私が先日の野菜とお米のお礼を言ったあとは、もちろんデートの報告だ。
「あいつさぁ」
もう、アイツ呼ばわりになったの!? と、また心がザワザワする。
「来月、誕生日なんだよ。それで、毎年、俺が一年の農作業のご褒美に行ってる旅行に、いっしょに連れて行こうかなと思ってるんだよね」
私の心臓は、杭を打ち込まれたように一瞬悲鳴を上げた。
「へ、へぇ。それはいいね。どこに行くの?」
堤は笑いながら答えた。
「それがさぁ、あいつ、まだディズニーランドに行ったことないらしいんだよ。で、行きたいって言うから、二泊三日くらいで行こうかなと」
泊まりがけか……。
旅行なんだから、当たり前だ。だけど、「
つまり、お泊まりってヤツだ。えっちな響きしかない。
「ふぅ〜ん。ディズニーランドなんて、いかにもラブラブデートって感じで、いいんじゃない」
平静を装って答えると、堤はため息まじりにこう言った。
「いやぁ、それが、そうでもないんだよ」
私は色めき立った。
「ラブラブじゃないってこと!?」
声には出さず、内心で叫んだ。
「あのさ、堤さん、好きでつき合ってるんでしょ? だったら……」
「いや、俺は、前にも言ったけど、タイプ的には彼女の連れのナースの子がよかったんだよ。それ、あいつにも言ったら、笑ってたけど」
笑ってた? 何ですか? その余裕は!?
「でもさ、俺はその子には相手にされなかったからさ」
「てか、だから、どういうこと? 清香さんのこと、タイプじゃなくても、好きになったんでしょ?」
「タイプじゃないけど、性格がいい。すごくすごーく、いい子なんだよね」
わけがわからない。なぜ、はっきり答えないのだ!?
「だから、好きなんでしょ!?」
「ん〜。どうかな……」
その電話のあと、私はモヤモヤを何とかしたくて、千春に電話した。
「真奈絵さん、それ、おかしい! 絶対におかしいよ!!」
千春は、語気を荒げて断言した。
「そんなに?」
「だって、悩み相談ってわけでもないんでしょ!?」
悩み相談? 確かにこれまで、報告はされるけど、相談はされたことない。
「うん、どうしたらいいか? みたいな感じではなくて、ただボヤいてたっていうか……」
「うん、もう私は確信したよ。真奈絵さん、それはね、真奈絵さんに止めてほしいんだよ。絶対そう。じゃなきゃ、そんな思わせぶりなふうに言わないよ」
「止めるって、何を?」
「旅行を、じゃない? だって、旅行って、もう行っちゃったらヤバいでしょ。いい年の男女で、何度もデートしてて、そんで次は旅行だって言ったら、それはもう、そういうことでしょ!?」
「そ、そうだね。既成事実できちゃうよね」
「そしてさ、そもそもの出会いの目的がアレなわけだから、そこまで行ったら、たぶん次は結婚でしょ? 旅行でよっぽど何かない限りは」
「それは、やだ」
そうだ、私だって漠然とわかってはいたのだ。たぶん、認めたくなかっただけだ。
それを、千春が全部言葉にしてしまった。
「つまり、旅行を止めるってことは、イコール結婚を止める、ってことにもなるんじゃない!?」
なるほど。おっしゃるとおりだ。旅行と聞いて衝撃を受けたのは、やはり「その先は結婚へまっしぐら」なイメージがあったからだ。

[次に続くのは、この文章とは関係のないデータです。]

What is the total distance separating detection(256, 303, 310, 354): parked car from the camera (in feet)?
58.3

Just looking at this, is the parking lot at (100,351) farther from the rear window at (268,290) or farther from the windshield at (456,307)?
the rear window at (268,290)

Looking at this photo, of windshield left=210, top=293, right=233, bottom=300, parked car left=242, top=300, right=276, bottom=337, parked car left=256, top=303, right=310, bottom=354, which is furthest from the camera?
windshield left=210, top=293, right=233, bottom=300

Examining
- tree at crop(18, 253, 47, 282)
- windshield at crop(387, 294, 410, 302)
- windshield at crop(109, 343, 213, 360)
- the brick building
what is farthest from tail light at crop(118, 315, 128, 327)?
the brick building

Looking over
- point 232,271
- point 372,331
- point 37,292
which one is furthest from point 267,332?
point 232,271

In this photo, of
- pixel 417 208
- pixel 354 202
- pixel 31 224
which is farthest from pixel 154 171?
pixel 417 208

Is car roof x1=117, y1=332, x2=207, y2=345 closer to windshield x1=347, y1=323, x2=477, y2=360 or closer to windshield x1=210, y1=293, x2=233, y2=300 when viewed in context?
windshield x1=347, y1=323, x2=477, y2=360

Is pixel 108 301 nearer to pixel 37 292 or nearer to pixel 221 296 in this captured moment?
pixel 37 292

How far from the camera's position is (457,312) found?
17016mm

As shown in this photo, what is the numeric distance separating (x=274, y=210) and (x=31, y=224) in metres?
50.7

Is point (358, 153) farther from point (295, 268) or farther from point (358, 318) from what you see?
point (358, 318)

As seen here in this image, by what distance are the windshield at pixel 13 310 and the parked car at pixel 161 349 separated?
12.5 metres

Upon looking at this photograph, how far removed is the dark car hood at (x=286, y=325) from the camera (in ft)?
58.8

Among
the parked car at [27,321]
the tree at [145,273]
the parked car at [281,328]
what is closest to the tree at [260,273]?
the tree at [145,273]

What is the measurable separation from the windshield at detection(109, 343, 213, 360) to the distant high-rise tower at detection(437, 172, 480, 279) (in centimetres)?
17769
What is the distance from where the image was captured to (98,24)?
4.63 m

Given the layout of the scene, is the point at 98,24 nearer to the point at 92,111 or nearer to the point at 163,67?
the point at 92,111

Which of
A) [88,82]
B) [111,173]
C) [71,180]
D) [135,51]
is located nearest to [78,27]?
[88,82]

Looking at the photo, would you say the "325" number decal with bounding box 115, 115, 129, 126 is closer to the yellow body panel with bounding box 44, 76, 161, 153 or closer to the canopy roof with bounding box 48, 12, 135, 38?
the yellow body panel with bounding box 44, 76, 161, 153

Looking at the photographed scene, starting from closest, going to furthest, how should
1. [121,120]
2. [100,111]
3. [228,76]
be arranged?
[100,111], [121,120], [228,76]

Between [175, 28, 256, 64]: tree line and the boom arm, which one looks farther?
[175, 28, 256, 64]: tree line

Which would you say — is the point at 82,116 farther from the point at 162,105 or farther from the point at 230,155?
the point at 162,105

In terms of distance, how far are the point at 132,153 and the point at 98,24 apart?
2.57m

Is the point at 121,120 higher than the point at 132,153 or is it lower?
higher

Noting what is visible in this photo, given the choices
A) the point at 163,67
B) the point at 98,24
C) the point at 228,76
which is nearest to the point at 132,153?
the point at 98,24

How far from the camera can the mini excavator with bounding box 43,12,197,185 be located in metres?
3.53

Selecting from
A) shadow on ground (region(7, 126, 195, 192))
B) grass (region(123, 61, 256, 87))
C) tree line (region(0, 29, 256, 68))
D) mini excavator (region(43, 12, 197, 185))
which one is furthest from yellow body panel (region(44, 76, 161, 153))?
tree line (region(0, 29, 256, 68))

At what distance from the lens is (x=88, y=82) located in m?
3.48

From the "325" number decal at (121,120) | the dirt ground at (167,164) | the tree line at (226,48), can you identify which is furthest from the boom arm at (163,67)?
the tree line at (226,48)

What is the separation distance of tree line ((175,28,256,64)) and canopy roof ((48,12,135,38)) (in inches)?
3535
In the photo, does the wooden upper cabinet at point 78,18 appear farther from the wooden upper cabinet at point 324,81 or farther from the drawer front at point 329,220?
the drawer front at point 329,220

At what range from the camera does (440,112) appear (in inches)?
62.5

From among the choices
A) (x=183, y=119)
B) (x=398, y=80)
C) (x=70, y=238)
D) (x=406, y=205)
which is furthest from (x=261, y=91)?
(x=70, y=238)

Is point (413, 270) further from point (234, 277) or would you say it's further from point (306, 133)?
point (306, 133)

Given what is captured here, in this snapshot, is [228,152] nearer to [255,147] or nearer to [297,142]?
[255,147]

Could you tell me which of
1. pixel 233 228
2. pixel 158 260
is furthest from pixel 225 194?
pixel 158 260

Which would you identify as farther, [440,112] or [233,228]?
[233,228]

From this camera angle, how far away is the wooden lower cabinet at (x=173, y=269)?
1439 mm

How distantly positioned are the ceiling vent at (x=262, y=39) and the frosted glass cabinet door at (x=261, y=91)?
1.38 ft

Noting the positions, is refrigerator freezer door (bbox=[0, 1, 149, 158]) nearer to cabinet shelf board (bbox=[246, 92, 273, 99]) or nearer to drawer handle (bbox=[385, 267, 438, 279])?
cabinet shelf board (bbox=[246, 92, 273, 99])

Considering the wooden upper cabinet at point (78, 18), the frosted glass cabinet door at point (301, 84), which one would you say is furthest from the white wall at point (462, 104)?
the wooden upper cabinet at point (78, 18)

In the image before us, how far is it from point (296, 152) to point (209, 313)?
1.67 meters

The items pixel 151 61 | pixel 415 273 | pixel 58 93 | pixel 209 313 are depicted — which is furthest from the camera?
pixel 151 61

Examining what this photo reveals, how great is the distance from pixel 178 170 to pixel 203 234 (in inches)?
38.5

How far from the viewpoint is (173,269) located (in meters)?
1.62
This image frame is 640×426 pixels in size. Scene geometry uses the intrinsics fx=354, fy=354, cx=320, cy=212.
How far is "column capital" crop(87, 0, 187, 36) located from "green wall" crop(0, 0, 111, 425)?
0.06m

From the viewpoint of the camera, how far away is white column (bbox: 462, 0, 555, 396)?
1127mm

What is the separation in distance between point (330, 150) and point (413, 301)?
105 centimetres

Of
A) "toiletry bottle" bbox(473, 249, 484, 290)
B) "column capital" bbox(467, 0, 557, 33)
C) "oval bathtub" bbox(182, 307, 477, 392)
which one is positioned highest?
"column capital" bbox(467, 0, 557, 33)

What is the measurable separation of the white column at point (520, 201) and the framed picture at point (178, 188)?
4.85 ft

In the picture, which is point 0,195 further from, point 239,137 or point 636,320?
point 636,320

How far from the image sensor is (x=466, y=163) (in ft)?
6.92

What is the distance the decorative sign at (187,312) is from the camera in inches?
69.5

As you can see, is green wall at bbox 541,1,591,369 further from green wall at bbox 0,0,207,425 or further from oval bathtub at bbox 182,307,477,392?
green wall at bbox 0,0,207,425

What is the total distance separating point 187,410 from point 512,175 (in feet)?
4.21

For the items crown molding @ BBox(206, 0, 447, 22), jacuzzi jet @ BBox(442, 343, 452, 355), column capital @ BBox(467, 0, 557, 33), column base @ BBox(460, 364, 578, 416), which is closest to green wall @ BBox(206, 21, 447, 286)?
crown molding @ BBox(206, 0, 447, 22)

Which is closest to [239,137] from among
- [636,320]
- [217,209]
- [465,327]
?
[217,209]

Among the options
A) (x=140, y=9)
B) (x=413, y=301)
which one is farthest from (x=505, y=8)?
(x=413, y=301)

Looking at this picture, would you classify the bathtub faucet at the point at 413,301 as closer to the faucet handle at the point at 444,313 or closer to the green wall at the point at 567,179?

「真奈絵さん、次に電話が来たら、絶対に止めて。わかった? たぶん、堤さんも止めてほしいから言ってるんだからね」
私自身、そこまで自惚れた考えはなかったけれど、千春は、堤がしょっちゅう電話をしてきて、しかもデート報告するってことは、少なくとも「真奈絵さんにまったく気持ちがないわけじゃない気がしてきた」そうで、清香とのことを私に話して、私の反応を窺っているのではないか、とのことだ。
「あのね、でも、清香さんといっしょにいた子がタイプってのはよく言ってるけど、私のことをどうこう言ったこと一度もないよ?」
「真奈絵さん、これはね、堤さん、駆け引きしてるんだよ。自分からは出て来ないで、真奈絵さんの出方を見てるんだね、きっと」
面倒くさいなぁと思う。私はストレートに来てくれる、わかりやすい人が好きだ。もちろん、自分の方も相手を好きな場合に限るけど。
「旅行を止めるのって、なんて言えばいいの? 意外と言い方難しいよね? 行かないでって、唐突に言うの?」
「う〜ん、そうだね。この際、自分も堤さんが好きだって、ハッキリ言っちゃえば!?」
好きだと告白するか? 旅行を止めるか?
片や勇気が要ってなかなか言えないことと、片や言い方が難しいこと。
まるで、究極の選択だ。でも、どうにかしないと、完全な敗退が決まる。
次に堤から電話が来たら、私はそのどっちかを選んで実行する。という作戦を授けられたところで、千春との電話を終えた。